● What to produce
Repeat word for word the passage of the fantasy worldbuilding report that runs from "To begin, all" up to and including "steal that too.".

● Page extract
+ + + + +

Exploring Fantasy Lands: A Builder’s Field Report

In my day job, I study and coach the imaginative process. In that case, it’s people in factories trying to solve tricky problems that have them stuck, in some cases for many years. Many times, the reason they’re stuck is because of how they’re thinking about the problem. That isn’t my point today; I’m just letting you know that I think a lot about super-charging imaginations – what makes our creativity go off-road and jump out of ruts and tropes into new lands. It’s pretty fascinating, actually.

Take, for example, the massive city-state called The Jagganatheum:

A single edifice sprawling as large as a city, teeming with millions, and buzzing with the incandescent dreams of building an infinite republic. One building spanning as far as anyone could see, strapped to a mountain. It was gorgeous then in the heyday of Naraia, gleaming white and gold with banners flying from soaring towers. And they had to come together in a way never before imagined just to build such a complex, which was entirely the point. Once it fell out of use hundreds of years later, all manner of unrooted and shiftless people moved in and shabbily built upon its framework. Entire towns have grown up inside its rambling and incoherent architecture now. It’s a dangerous place of wild people and best left to them.

Let me tell you what that’s about and take you there. It really gets to the heart of how imaginations work and how they can change our lives.

If you’re new to Grailrunner, our thing here is inspiration, specifically using science fiction and fantasy novels and tabletop games to explore immersive storytelling. Our signature IP is a world setting and sandbox called Salt Mystic. You can find more here. We’re building out the next volume of characters and locations, and I’m working feverishly on a novel to accompany a major development in the tabletop game.

To begin, all I had in this case was a name (The Jagganatheum) and the vague idea of a giant city sprawling across a mountainside that was cobbled together. In fact, the city was just one enormous, hideous building, ages old, and so patched together and crumbling. The name came from the original form of ‘juggernaut’, extended from referring to Vishnu to include gigantic carts pulled in worship through the streets. It meant ‘big’ to me, so I liked it for the purpose. I always loved the image my dad used to describe of himself growing up in Brooklyn, NY in the 1950’s where he’d shimmy up to the rooftop of his school and stare at the sky, dreaming. I was going to steal that too.

+ + + + +

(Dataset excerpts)
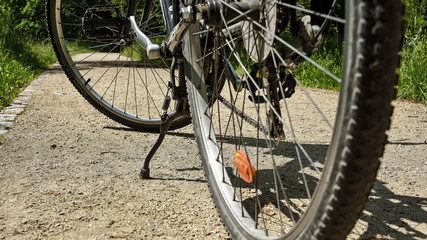 Stojący rower na drodze w słoneczny dzień - obrazy, fototapety, plakaty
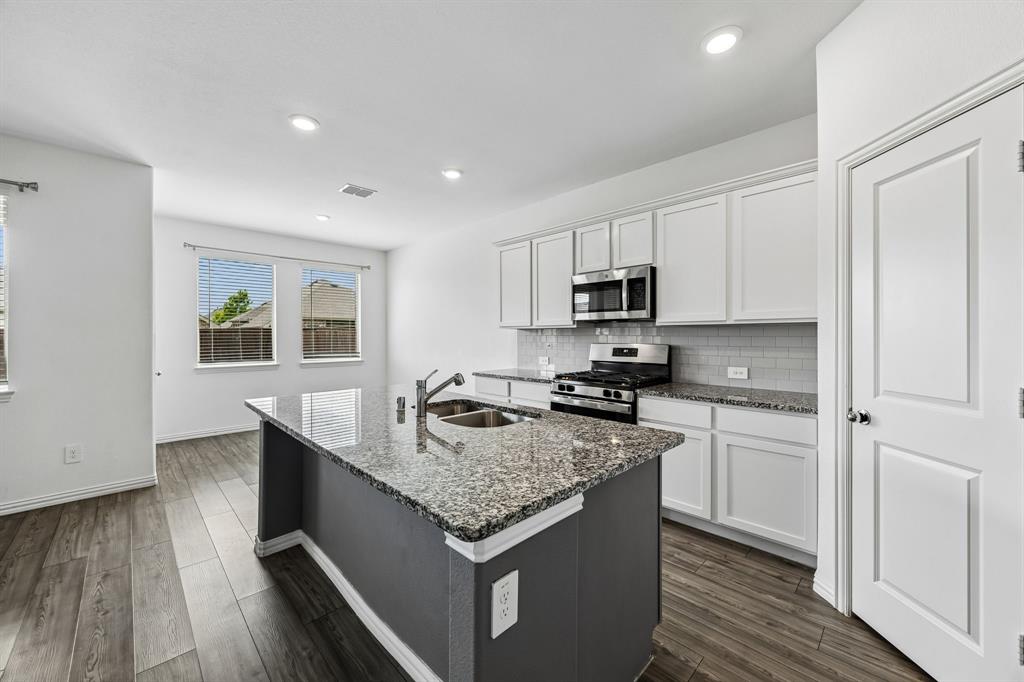820 Carmen Street Forney, TX 75126 - Photo 10 of 25 a kitchen with granite countertop stainless steel appliances sink stove microwave and cabinets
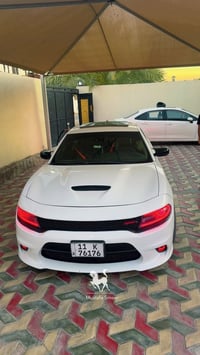 جارجر 2015 RT ماكس  ماشيه 98 مايل حقيقي  رقم بغداد   المواصفات  فول مو...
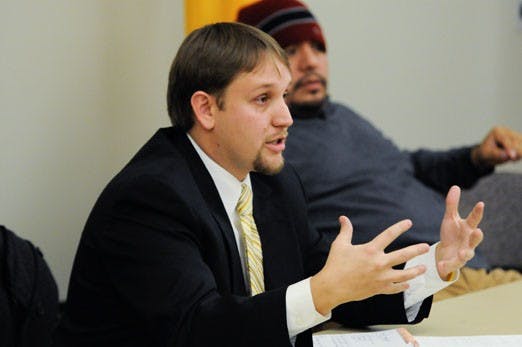Jeremy LaFaver, project specialist for the President's Office, speaks during a strategy session hosted by graduate student associations Monday in the SUB. No administrators were invited to the meeting.
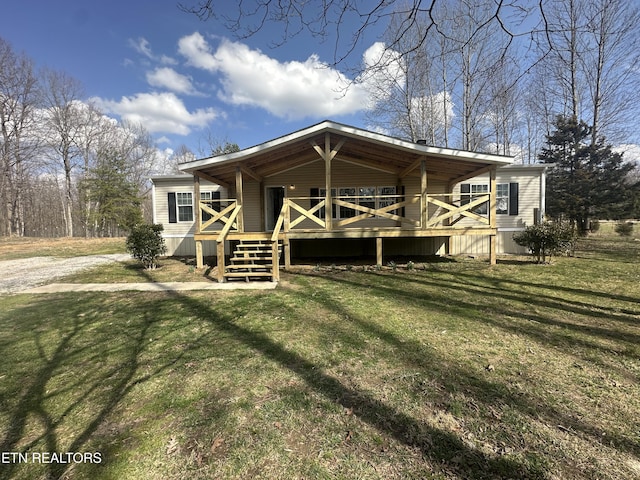 view of front of house with a deck and a front lawn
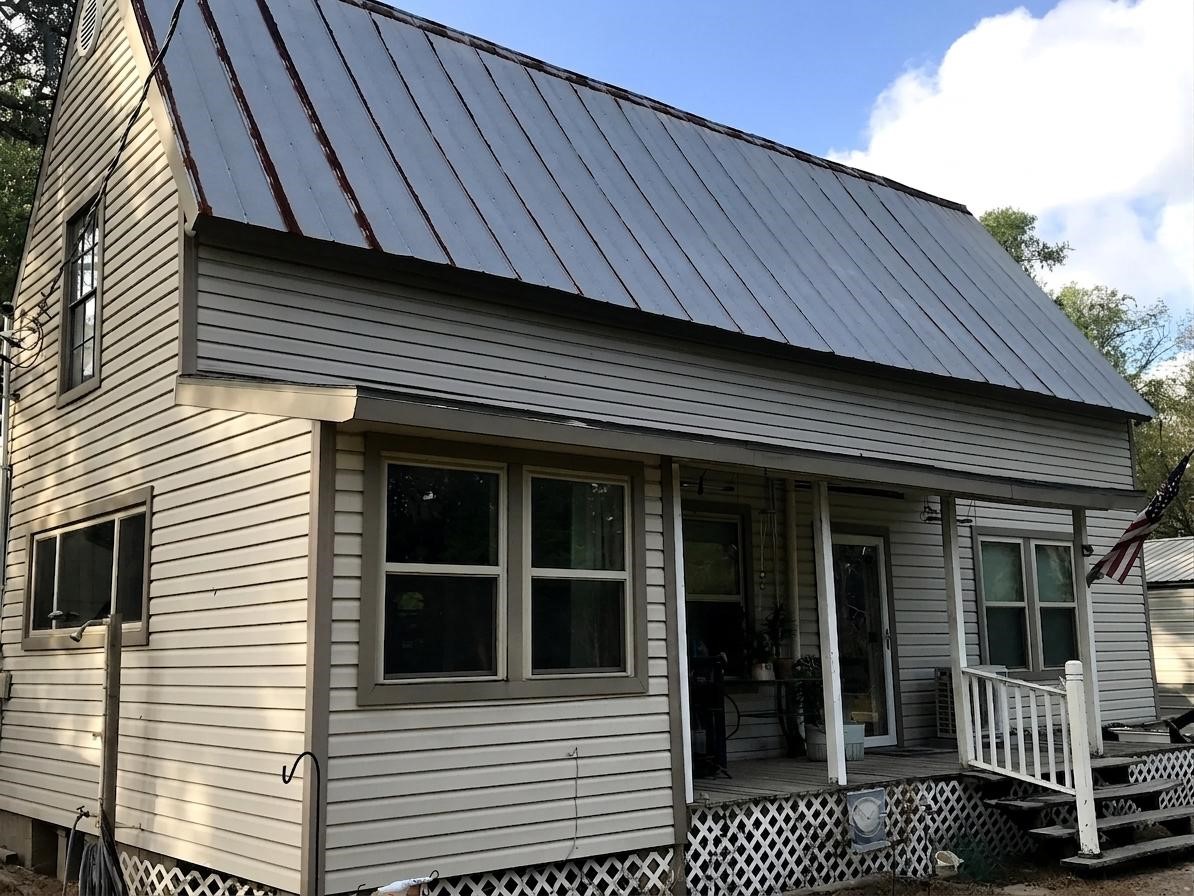24300 County Road 332 Sweeny, TX 77480 - Photo 2 of 27 a view of a house with a door and wooden floor
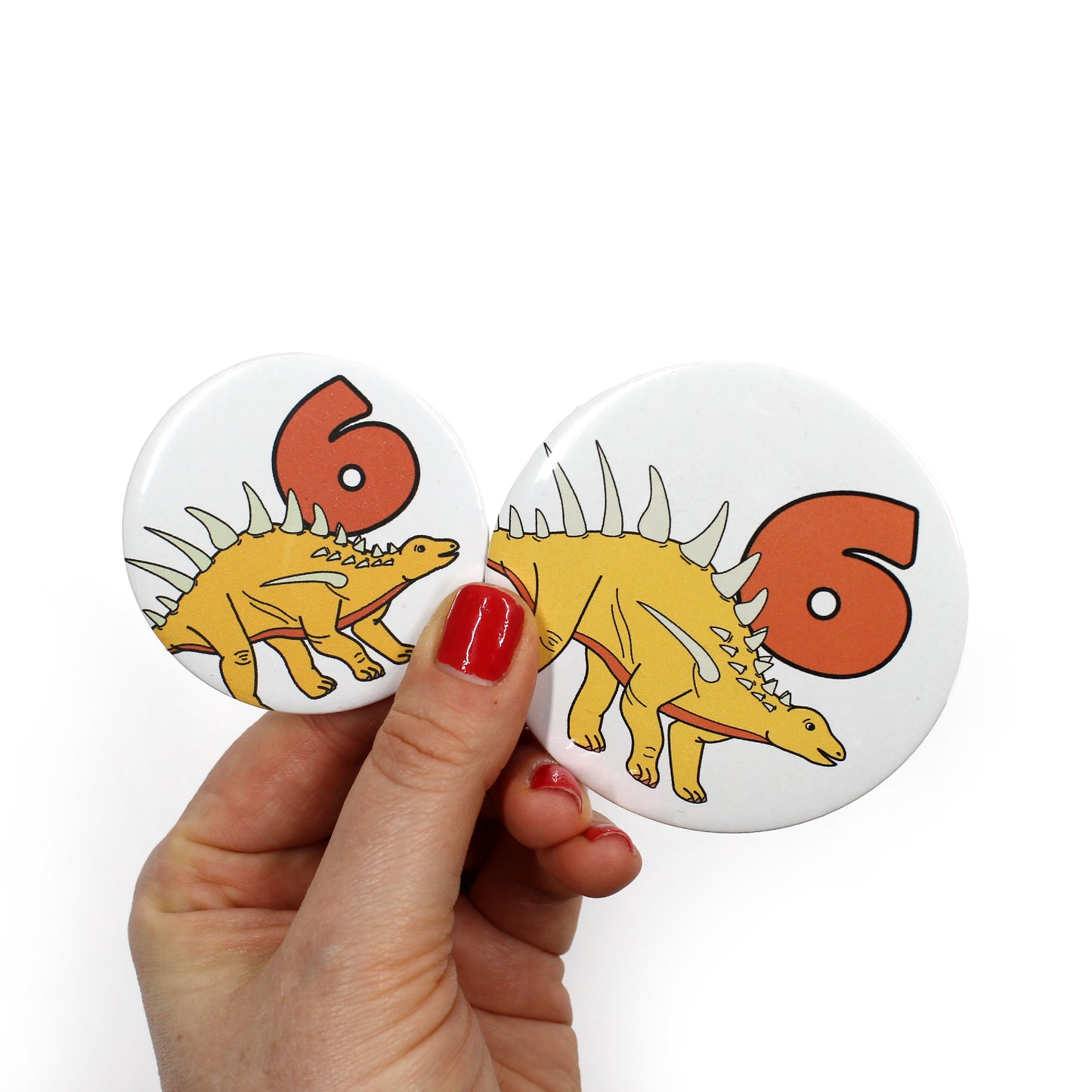 number 6 dinosaur badges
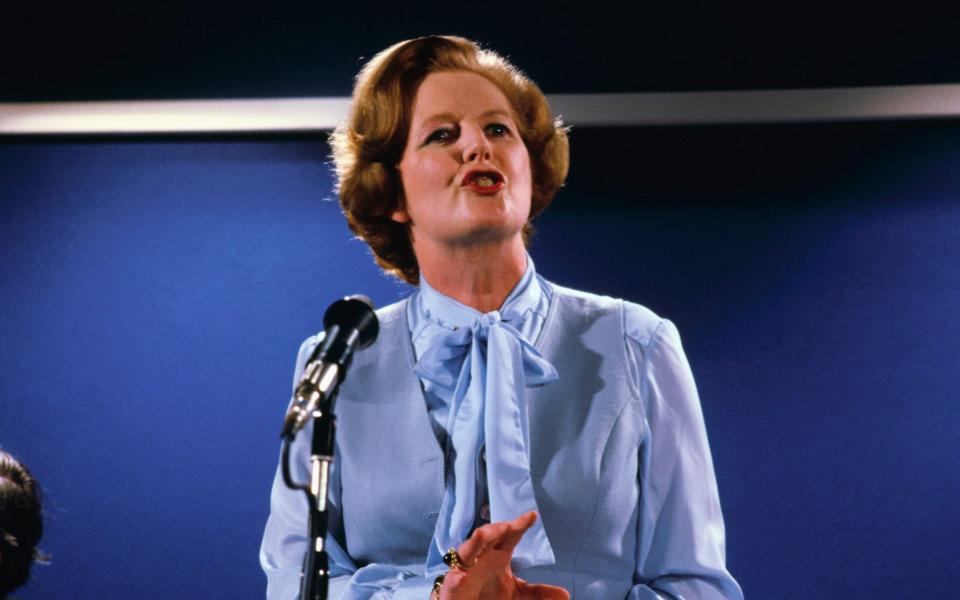 Margaret Thatcher wearing a blue pussy-bow blouse at a press conference in 1979 - Bettmann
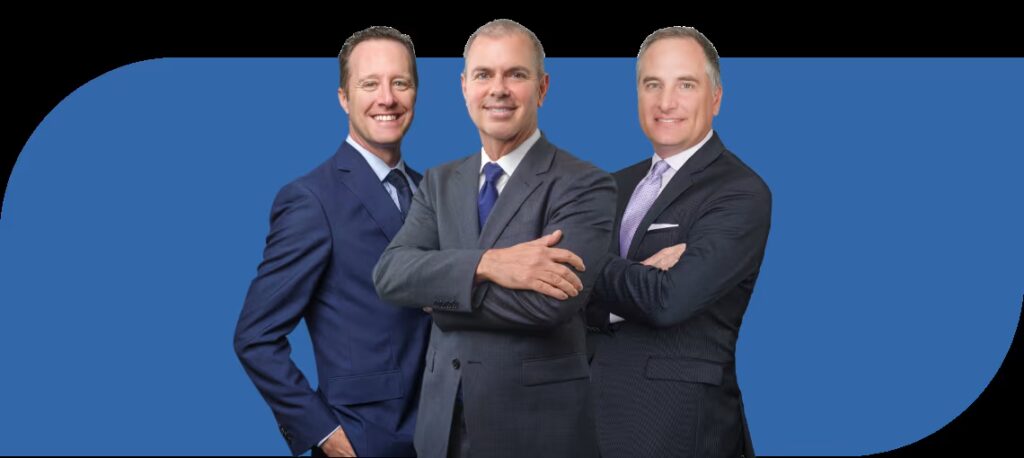 Three business professionals posing together against a blue background.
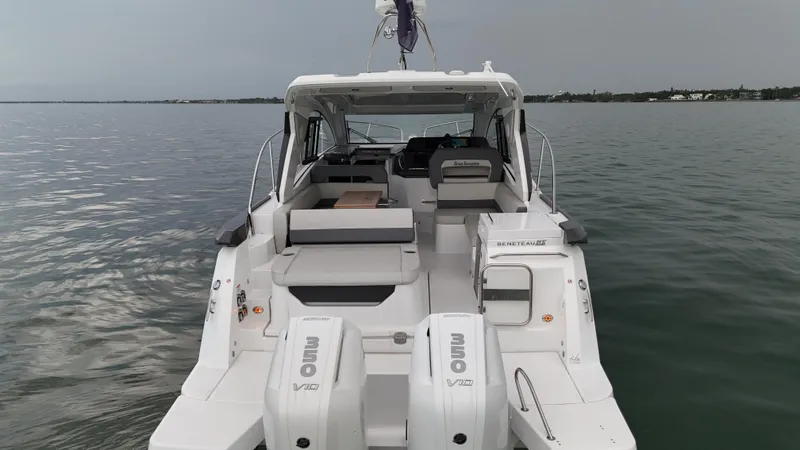  Yacht Photos Pics 2025 Beneteau Gran Turismo 36 yacht on calm water, rear view with twin Mercury engines.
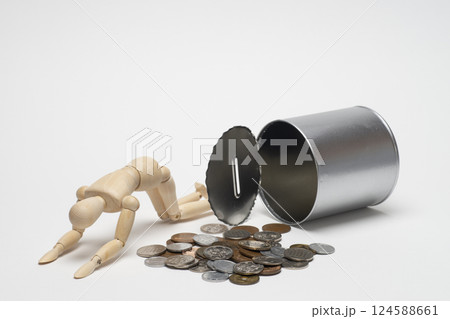 貯金箱からこぼれたコインと落ち込む人形 124588661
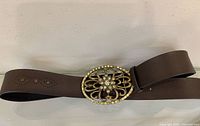 Full view of brown leather belt laid flat showing buckle and strap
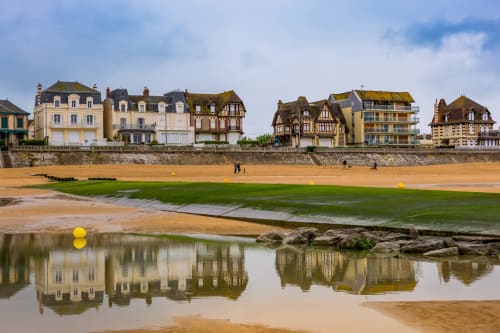Hotel De Lion Sur Mer beachfront with traditional French architecture and sandy shore reflection at Lion sur Mer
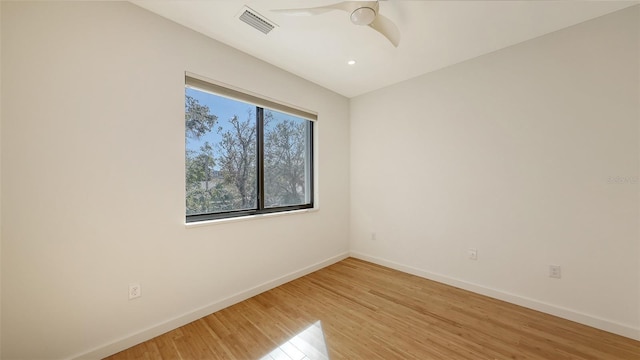 spare room with baseboards, visible vents, ceiling fan, and light wood finished floors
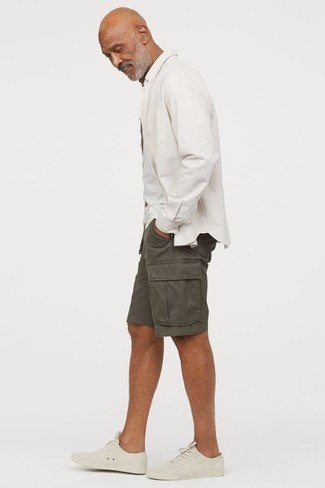 Sommer Outfits Herren 2024: Kombinieren Sie ein weißes Langarmhemd mit dunkelgrauen Shorts für ein Alltagsoutfit, das Charakter und Persönlichkeit ausstrahlt. Weiße Segeltuch niedrige Sneakers sind eine perfekte Wahl, um dieses Outfit zu vervollständigen. Dieses Outfit ist wunderbar für den Sommer geeignet.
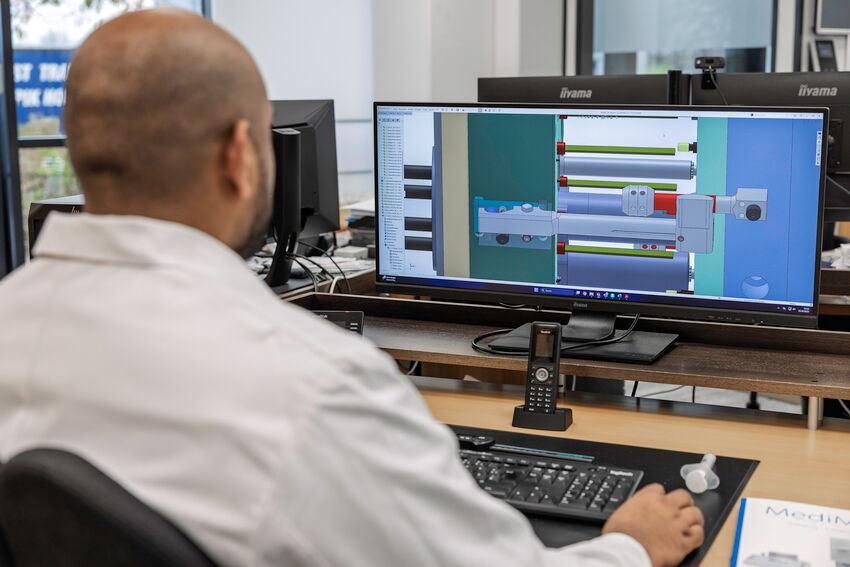 Ein MFORM-Mitarbeiter sitzt vor einem Bildschirm, auf dem eine 3D-Zeichnung zu sehen ist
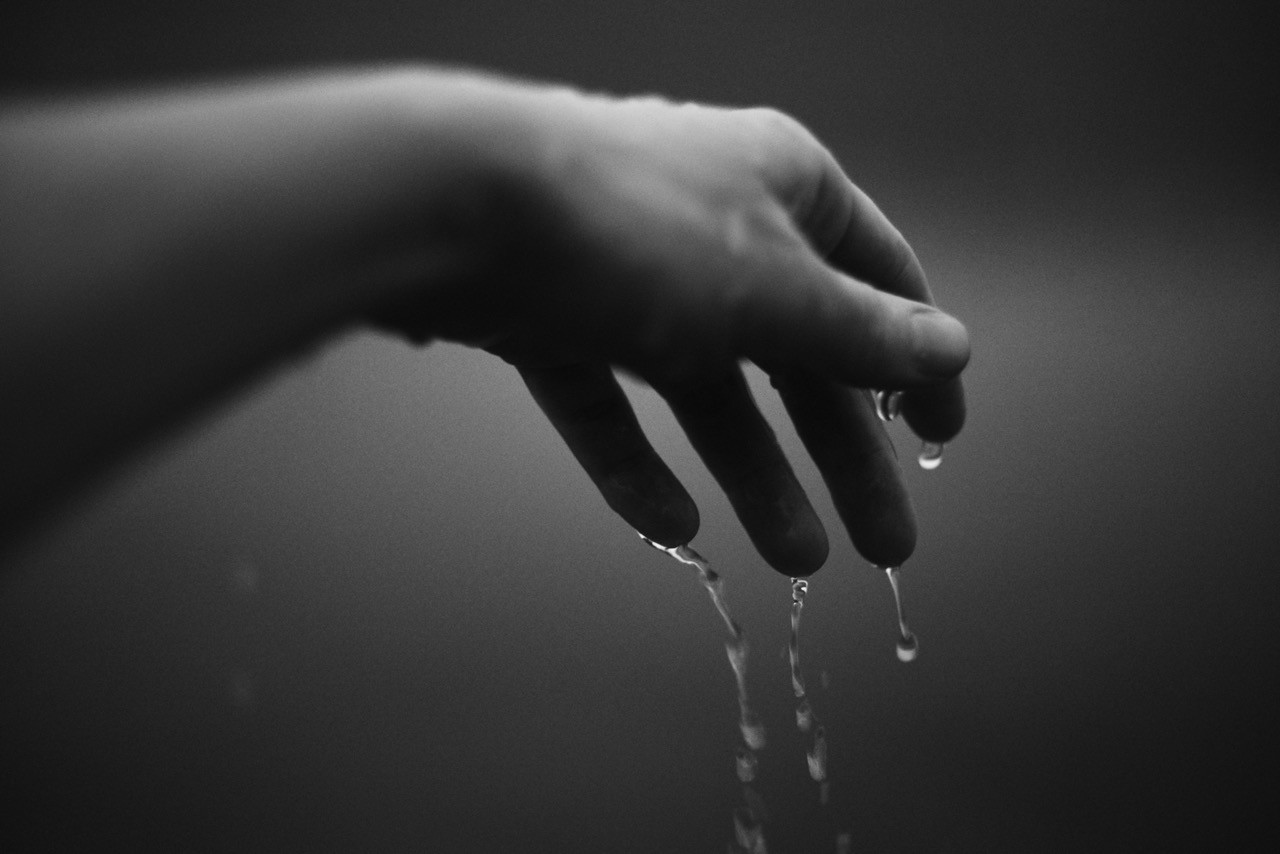 Water dripping from a hand in black and white.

+ + + + +

● Result below
To begin, all I had in this case was a name (The Jagganatheum) and the vague idea of a giant city sprawling across a mountainside that was cobbled together. In fact, the city was just one enormous, hideous building, ages old, and so patched together and crumbling. The name came from the original form of ‘juggernaut’, extended from referring to Vishnu to include gigantic carts pulled in worship through the streets. It meant ‘big’ to me, so I liked it for the purpose. I always loved the image my dad used to describe of himself growing up in Brooklyn, NY in the 1950’s where he’d shimmy up to the rooftop of his school and stare at the sky, dreaming. I was going to steal that too.